**Selected excerpt:**
════════════════

Friday 30 June 2017

Busy Bees

I'm not a morning person. I'd like to get up before 7, but that has to do, most days. And one of the first things I do when I get up is go straight down the garden to have a look at the wonderfully coloured, bright, yellow, orange and red, peach and pink nasturtiums in my tubs and to do some deadheading. Because if you deadhead them religiously they just keep on flowering with these incredibly bright and vibrant colours. And down there this morning I noticed straight away a bee busily visiting the blossoms. Buzzy and busy already, at that time in the morning! And as I listened, I heard the birds in the trees chirping cheerily to each other. It made me think - what a busy place the natural world is, right from their start as soon as the sun peeps over the horizon. 
Many times I've sat down there at dusk enjoying the sky and the trees. And because at the bottom of our garden there are many trees, the sound of the birds in the evening is magnificent as the sky gently darkens and the bat comes out to join them, seeking tasty flying morsels. But there's a certain point of the dusk when all the cheeping and chirping of the birds falls silent. That's because they have to be up first thing in the morning to be busy and busy and busy. How active and alive the natural world is! No lie-a-beds there. 
And why is doing something 'religiously' to do it with commitment and purpose and determination?

════════════════

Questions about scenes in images
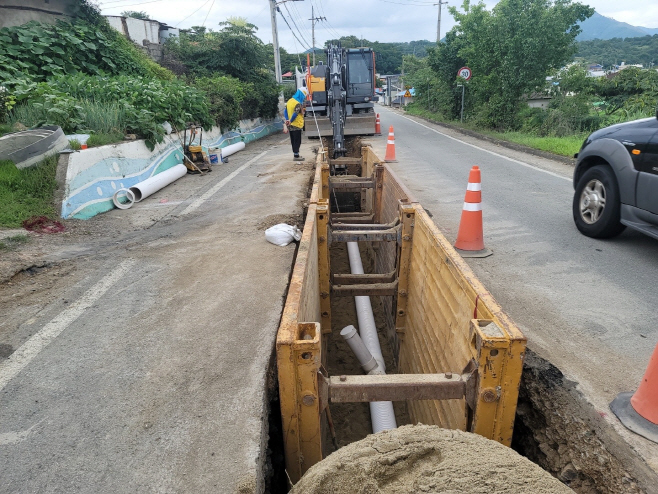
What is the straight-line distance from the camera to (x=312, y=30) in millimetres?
60281

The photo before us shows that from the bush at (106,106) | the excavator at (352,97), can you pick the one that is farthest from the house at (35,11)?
the excavator at (352,97)

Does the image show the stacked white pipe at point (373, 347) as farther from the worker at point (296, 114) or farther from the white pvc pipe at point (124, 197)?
the worker at point (296, 114)

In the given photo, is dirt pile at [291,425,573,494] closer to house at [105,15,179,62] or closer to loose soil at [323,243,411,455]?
loose soil at [323,243,411,455]

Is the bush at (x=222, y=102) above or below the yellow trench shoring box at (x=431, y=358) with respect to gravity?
above

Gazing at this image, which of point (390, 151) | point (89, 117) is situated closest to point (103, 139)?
point (89, 117)

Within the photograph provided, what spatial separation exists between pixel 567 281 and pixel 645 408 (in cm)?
201

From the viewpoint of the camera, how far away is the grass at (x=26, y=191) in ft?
18.7

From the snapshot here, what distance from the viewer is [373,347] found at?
15.9 feet

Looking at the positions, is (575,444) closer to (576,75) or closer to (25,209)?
(25,209)

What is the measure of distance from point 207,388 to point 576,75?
18908 mm

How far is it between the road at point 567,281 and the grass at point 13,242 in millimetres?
5140

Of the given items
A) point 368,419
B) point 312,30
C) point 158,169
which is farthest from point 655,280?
point 312,30

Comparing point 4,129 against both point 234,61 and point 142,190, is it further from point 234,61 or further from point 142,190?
point 234,61

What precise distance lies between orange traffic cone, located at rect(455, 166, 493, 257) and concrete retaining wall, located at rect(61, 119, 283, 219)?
544 cm
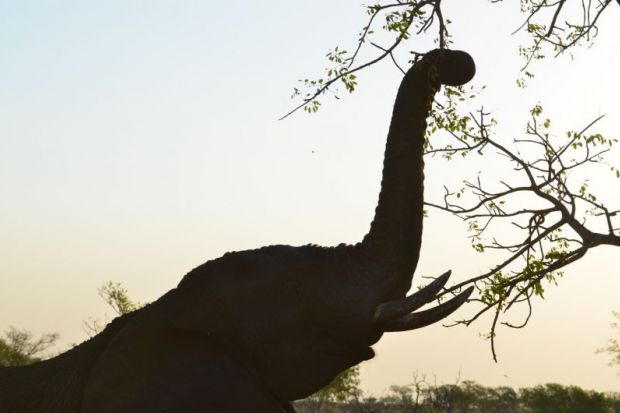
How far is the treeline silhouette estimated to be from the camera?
190 feet

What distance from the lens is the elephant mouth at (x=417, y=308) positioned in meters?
6.02

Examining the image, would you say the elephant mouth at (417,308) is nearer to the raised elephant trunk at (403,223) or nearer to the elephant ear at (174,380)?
the raised elephant trunk at (403,223)

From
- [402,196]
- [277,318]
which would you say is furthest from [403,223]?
[277,318]

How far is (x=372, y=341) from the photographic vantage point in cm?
629

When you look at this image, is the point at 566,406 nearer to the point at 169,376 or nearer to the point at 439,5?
the point at 439,5

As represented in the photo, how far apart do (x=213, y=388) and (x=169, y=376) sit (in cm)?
29

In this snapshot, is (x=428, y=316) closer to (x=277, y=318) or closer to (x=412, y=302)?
(x=412, y=302)

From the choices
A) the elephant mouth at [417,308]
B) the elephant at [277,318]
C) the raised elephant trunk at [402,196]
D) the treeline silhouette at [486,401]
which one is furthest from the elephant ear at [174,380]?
the treeline silhouette at [486,401]

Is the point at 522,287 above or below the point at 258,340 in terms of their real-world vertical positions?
above

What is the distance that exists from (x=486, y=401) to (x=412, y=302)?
7243 cm

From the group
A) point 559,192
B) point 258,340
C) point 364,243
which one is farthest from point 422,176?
point 559,192

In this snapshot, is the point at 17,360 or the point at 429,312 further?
the point at 17,360

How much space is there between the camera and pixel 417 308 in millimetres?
6027

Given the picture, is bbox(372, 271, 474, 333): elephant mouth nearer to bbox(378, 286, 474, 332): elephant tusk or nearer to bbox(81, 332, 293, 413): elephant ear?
bbox(378, 286, 474, 332): elephant tusk
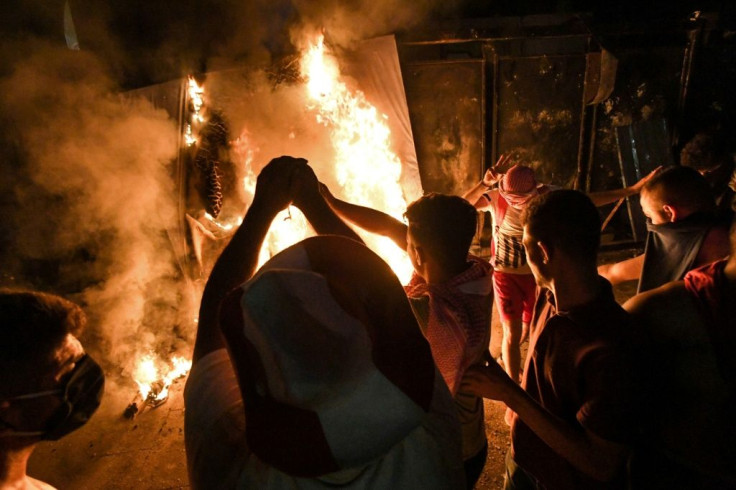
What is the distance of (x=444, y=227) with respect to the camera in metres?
1.97

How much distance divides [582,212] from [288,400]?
1625 millimetres

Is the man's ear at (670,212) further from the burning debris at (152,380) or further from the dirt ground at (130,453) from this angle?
the burning debris at (152,380)

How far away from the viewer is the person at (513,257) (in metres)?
3.94

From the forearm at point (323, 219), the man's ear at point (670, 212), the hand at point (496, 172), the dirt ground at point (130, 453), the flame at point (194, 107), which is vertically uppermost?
the flame at point (194, 107)

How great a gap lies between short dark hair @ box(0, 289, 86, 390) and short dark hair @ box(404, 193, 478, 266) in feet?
5.46

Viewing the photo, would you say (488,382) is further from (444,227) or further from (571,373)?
(444,227)

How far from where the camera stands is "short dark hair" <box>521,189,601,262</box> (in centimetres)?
178

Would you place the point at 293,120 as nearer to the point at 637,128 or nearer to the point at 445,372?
the point at 445,372

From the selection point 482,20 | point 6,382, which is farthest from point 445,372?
point 482,20

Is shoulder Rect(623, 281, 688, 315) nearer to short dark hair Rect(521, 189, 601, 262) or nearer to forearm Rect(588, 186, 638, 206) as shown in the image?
short dark hair Rect(521, 189, 601, 262)

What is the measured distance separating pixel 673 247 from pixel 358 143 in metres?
4.11

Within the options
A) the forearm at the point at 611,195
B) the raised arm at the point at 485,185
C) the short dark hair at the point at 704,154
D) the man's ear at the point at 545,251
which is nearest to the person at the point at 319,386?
the man's ear at the point at 545,251

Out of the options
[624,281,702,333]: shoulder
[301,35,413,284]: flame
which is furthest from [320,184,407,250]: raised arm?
[301,35,413,284]: flame

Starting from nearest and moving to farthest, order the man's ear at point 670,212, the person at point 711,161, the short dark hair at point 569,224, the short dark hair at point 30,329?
1. the short dark hair at point 30,329
2. the short dark hair at point 569,224
3. the man's ear at point 670,212
4. the person at point 711,161
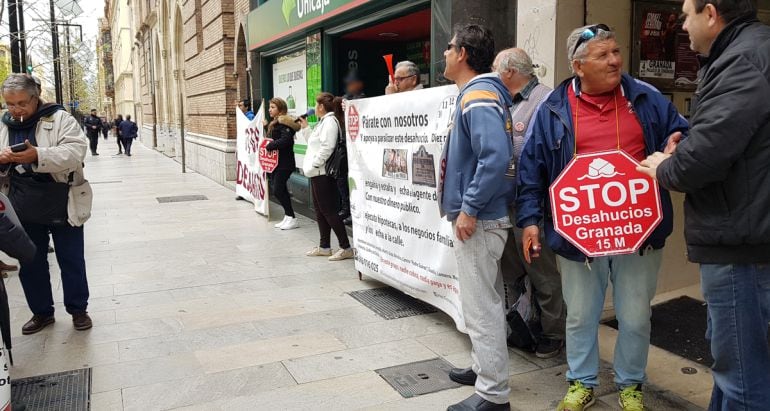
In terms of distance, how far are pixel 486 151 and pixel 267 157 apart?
6.58 m

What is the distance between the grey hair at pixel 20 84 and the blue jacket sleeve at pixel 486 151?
3179 millimetres

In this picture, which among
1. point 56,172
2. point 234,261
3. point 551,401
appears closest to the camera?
point 551,401

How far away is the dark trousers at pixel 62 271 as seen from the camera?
4.76 meters

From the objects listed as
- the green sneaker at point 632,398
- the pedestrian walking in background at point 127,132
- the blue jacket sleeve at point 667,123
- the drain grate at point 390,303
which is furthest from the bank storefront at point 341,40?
the pedestrian walking in background at point 127,132

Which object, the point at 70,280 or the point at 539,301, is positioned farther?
the point at 70,280

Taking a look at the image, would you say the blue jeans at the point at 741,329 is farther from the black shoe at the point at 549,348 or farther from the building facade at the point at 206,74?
the building facade at the point at 206,74

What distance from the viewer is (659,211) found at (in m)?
3.00

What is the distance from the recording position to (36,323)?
4.85 m

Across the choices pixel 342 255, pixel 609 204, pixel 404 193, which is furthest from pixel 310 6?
pixel 609 204

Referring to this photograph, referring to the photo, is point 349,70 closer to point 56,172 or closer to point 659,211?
point 56,172

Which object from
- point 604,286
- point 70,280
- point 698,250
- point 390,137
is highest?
point 390,137

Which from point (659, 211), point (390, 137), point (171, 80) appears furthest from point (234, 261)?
point (171, 80)

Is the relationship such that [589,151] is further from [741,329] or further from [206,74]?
[206,74]

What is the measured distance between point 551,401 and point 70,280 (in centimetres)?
354
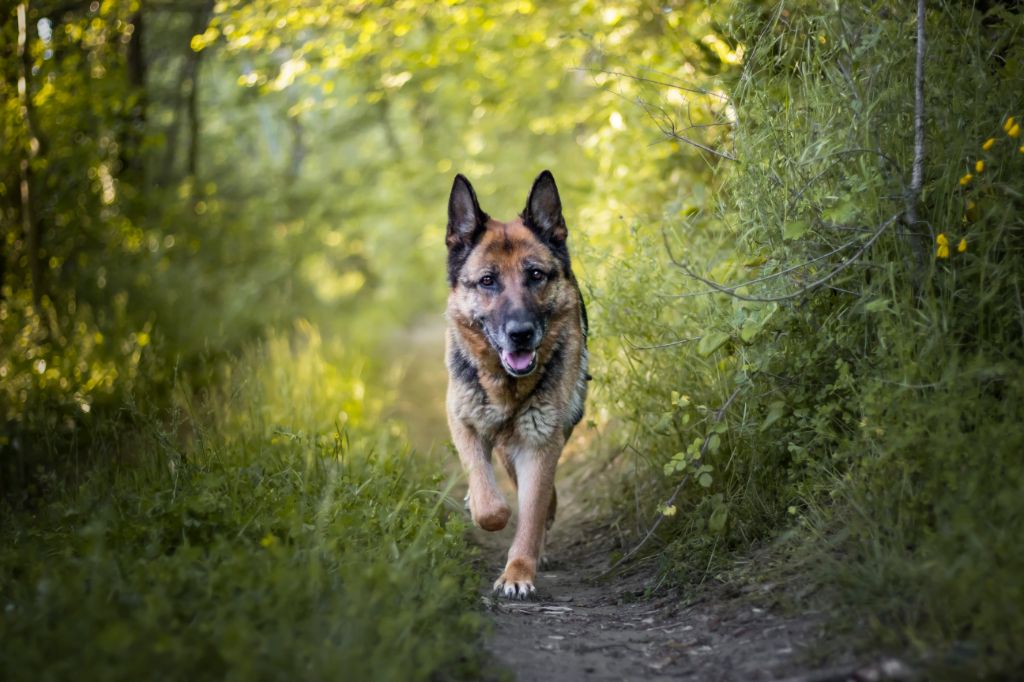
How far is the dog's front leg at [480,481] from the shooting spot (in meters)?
4.63

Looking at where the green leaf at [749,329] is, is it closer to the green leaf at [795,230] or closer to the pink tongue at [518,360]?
the green leaf at [795,230]

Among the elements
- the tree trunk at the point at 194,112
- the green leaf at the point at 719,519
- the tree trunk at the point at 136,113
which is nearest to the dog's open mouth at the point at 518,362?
the green leaf at the point at 719,519

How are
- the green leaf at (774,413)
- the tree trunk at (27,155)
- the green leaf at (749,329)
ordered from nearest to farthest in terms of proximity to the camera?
the green leaf at (749,329) < the green leaf at (774,413) < the tree trunk at (27,155)

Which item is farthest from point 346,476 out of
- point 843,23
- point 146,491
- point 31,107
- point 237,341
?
point 237,341

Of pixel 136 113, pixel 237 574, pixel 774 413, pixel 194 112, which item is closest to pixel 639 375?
pixel 774 413

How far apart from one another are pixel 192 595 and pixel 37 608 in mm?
482

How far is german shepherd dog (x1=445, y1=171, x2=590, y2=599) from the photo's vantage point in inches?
188

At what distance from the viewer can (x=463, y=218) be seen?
534 cm

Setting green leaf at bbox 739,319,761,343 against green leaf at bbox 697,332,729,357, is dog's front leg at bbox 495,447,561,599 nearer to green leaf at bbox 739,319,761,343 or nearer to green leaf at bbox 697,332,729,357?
green leaf at bbox 697,332,729,357

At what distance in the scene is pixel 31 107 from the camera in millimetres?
7645

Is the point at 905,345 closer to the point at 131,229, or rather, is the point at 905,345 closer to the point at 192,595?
the point at 192,595

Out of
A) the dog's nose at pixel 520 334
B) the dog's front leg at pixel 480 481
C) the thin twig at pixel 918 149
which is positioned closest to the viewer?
the thin twig at pixel 918 149

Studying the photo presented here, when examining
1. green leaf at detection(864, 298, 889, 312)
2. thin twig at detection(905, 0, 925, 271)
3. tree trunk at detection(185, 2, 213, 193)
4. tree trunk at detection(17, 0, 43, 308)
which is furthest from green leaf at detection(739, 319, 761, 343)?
tree trunk at detection(185, 2, 213, 193)

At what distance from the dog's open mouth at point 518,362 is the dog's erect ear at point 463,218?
89cm
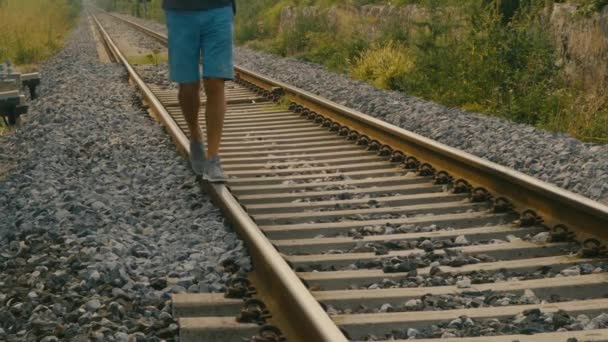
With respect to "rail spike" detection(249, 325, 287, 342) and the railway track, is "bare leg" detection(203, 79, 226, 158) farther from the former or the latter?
"rail spike" detection(249, 325, 287, 342)

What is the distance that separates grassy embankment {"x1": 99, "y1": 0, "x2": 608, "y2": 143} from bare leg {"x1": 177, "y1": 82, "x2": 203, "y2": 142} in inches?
154

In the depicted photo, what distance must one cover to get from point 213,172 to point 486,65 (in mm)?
5701

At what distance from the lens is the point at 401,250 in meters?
4.64

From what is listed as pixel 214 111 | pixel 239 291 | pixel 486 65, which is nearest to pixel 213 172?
pixel 214 111

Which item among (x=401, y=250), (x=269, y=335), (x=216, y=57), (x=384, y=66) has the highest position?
(x=216, y=57)

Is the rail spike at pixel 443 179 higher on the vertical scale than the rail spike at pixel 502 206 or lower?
lower

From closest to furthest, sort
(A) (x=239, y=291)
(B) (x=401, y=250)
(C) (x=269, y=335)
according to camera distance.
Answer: (C) (x=269, y=335) → (A) (x=239, y=291) → (B) (x=401, y=250)

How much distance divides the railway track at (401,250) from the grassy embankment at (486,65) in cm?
257

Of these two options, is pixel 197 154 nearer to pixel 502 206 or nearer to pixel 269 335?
pixel 502 206

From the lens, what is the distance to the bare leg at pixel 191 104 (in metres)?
6.12

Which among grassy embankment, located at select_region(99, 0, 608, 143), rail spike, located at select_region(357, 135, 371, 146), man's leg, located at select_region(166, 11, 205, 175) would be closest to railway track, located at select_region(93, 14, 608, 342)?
rail spike, located at select_region(357, 135, 371, 146)

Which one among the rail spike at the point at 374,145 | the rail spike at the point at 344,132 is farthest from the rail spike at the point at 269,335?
the rail spike at the point at 344,132

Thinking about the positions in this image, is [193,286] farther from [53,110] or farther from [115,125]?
[53,110]

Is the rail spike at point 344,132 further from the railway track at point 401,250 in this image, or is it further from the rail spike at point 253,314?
the rail spike at point 253,314
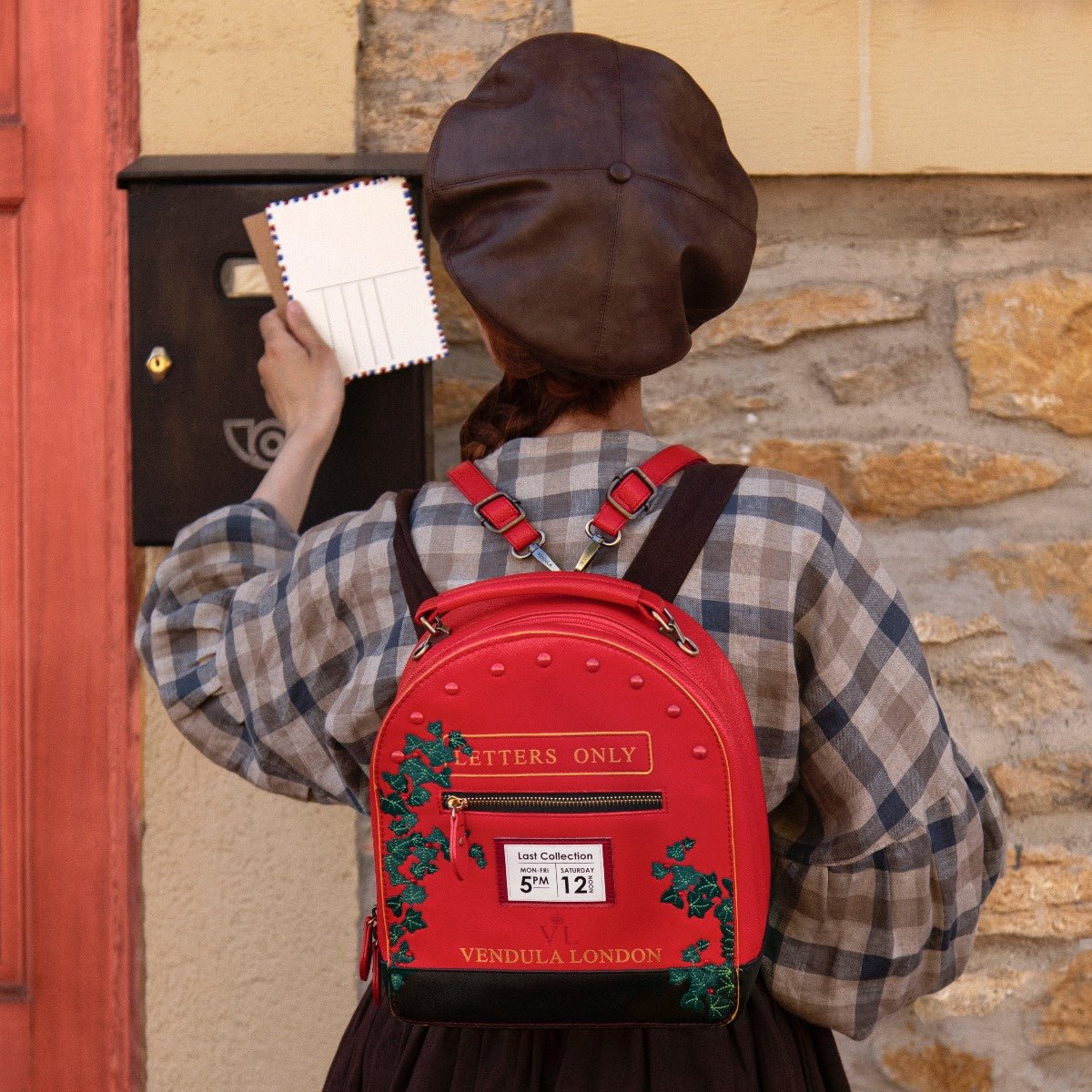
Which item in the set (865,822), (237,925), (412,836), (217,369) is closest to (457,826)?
(412,836)

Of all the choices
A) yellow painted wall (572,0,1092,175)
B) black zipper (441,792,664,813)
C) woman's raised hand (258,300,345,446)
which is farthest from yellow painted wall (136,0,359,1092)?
yellow painted wall (572,0,1092,175)

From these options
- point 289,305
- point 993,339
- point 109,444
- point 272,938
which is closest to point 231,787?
point 272,938

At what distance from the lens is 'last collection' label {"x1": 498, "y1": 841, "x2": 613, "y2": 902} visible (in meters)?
1.08

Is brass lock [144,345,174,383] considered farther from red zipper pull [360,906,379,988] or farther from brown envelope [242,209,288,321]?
red zipper pull [360,906,379,988]

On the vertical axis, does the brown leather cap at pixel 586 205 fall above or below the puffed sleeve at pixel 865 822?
above

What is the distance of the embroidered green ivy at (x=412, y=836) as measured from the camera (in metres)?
1.10

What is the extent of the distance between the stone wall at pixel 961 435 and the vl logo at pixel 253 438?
36 cm

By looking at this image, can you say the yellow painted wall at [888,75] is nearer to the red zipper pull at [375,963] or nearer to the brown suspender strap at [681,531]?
the brown suspender strap at [681,531]

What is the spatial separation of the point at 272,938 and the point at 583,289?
1.18m

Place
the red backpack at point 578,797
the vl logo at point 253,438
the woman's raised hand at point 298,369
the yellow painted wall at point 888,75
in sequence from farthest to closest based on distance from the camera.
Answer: the yellow painted wall at point 888,75 < the vl logo at point 253,438 < the woman's raised hand at point 298,369 < the red backpack at point 578,797

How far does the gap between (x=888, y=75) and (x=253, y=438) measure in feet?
3.36

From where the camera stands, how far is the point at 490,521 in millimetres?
1145

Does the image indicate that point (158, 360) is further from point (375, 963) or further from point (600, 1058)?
point (600, 1058)

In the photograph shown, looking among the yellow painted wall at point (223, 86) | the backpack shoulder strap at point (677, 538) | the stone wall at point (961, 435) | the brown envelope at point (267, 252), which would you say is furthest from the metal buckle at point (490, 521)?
the yellow painted wall at point (223, 86)
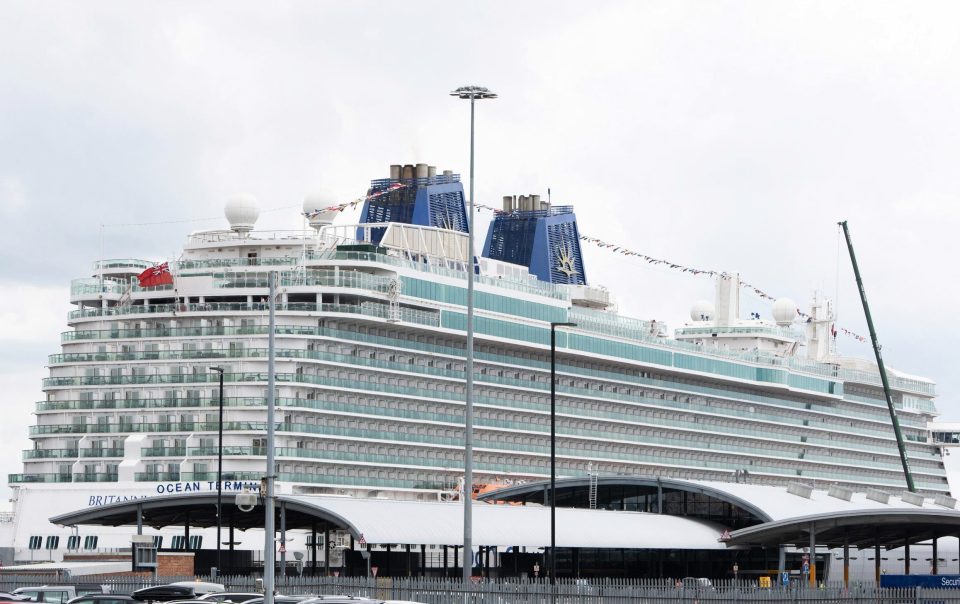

════════════════

**Tasks:**
#1 Print the passage of the Busy Bees post between "Friday 30 June" and "over the horizon.", inclusive.
#2 Rewrite the paragraph of the Busy Bees post that begins "Many times I've sat down there at dusk" in a shorter form, keeping its main facts.

**Responses in order:**
#1
Friday 30 June 2017

Busy Bees

I'm not a morning person. I'd like to get up before 7, but that has to do, most days. And one of the first things I do when I get up is go straight down the garden to have a look at the wonderfully coloured, bright, yellow, orange and red, peach and pink nasturtiums in my tubs and to do some deadheading. Because if you deadhead them religiously they just keep on flowering with these incredibly bright and vibrant colours. And down there this morning I noticed straight away a bee busily visiting the blossoms. Buzzy and busy already, at that time in the morning! And as I listened, I heard the birds in the trees chirping cheerily to each other. It made me think - what a busy place the natural world is, right from their start as soon as the sun peeps over the horizon.

#2 The writer has often sat at the bottom of the garden at dusk, enjoying the sky and the many trees. The birdsong there is magnificent as the sky darkens, and a bat comes out to hunt flying morsels. At a certain point the birds fall silent, because they must be up first thing in the morning to be busy again. The natural world is active and alive, with no lie-a-beds.